• Problems to work on:
1 – From the project description on synthetic antiferromagnetic multilayers below, extract the passage from "Galfenol based synthetic" up to and including "magnetic sensor devices.".
2 – In the project description on synthetic antiferromagnetic multilayers below, what property of SAFs eliminates cross talk between devices?

Fabrication and Characterisation of Synthetic Antiferromagnetic (SAF) Multilayer Systems.

The goal of my project is to fabricate and characterise the magneto-transport and magnetometry behaviour of magnetic heterostructures separated by a non-magnetic transition metal (TM) spacer layer. The magnetic layers will be Iron or Galfenol (an alloy of Iron and Gallium) and will be deposited utilising physical vapour deposition techniques (PVD). A range of TM spacers will be utilised and will be characterised to investigate which spacer gives the optimal properties required. The characterisation will utilise a variety of techniques such as SQUID magnetometry, and electrical transport measurements.

Memory cells consisting of Ferromagnetic devices are limited by device separation, the limitation arises due to the stray fields emitted by neighbouring cells. SAF's have the advantage of having no net magnetisation at zero field, thus cross talk of devices is eliminated. The advantage of this is that devices density can be increased thus leading to more efficient memory storage. Also, SAFs can also be switched at lower fields than single layer ferromagnets. The advantage of heterostructres with strong interlayer exchange coupling (IEC) is that they will exhibit a large change in the measured resistance during switching due to an effect called the giant magnetoresistance effect (GMR).

Galfenol possesses an interesting property called magnetostriction. The magnetostriction for Galfenol is very large compared to Iron and other
FM alloys. Magnetostriction is the phenomenon in which a strain applied to the material can alter its magnetic properties. This has previously been studied within heterostructures but in the case where they layers were weakly coupled with no (IEC) present.

Galfenol based synthetic antiferromagnetic heterostructures have not previously been studied. And therefore may have the potential to be utilised in conjunction with a piezoelectric material to create a strain controlled spin valve system or provide further advances into memory storage/ magnetic sensor devices.

• Collected data:
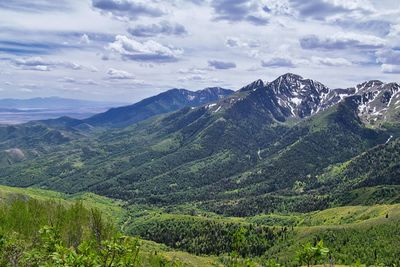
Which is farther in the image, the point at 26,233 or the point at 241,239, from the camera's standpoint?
the point at 26,233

• Responses for each task:
1 –
Galfenol based synthetic antiferromagnetic heterostructures have not previously been studied. And therefore may have the potential to be utilised in conjunction with a piezoelectric material to create a strain controlled spin valve system or provide further advances into memory storage/ magnetic sensor devices.

2 – SAFs have no net magnetisation at zero field.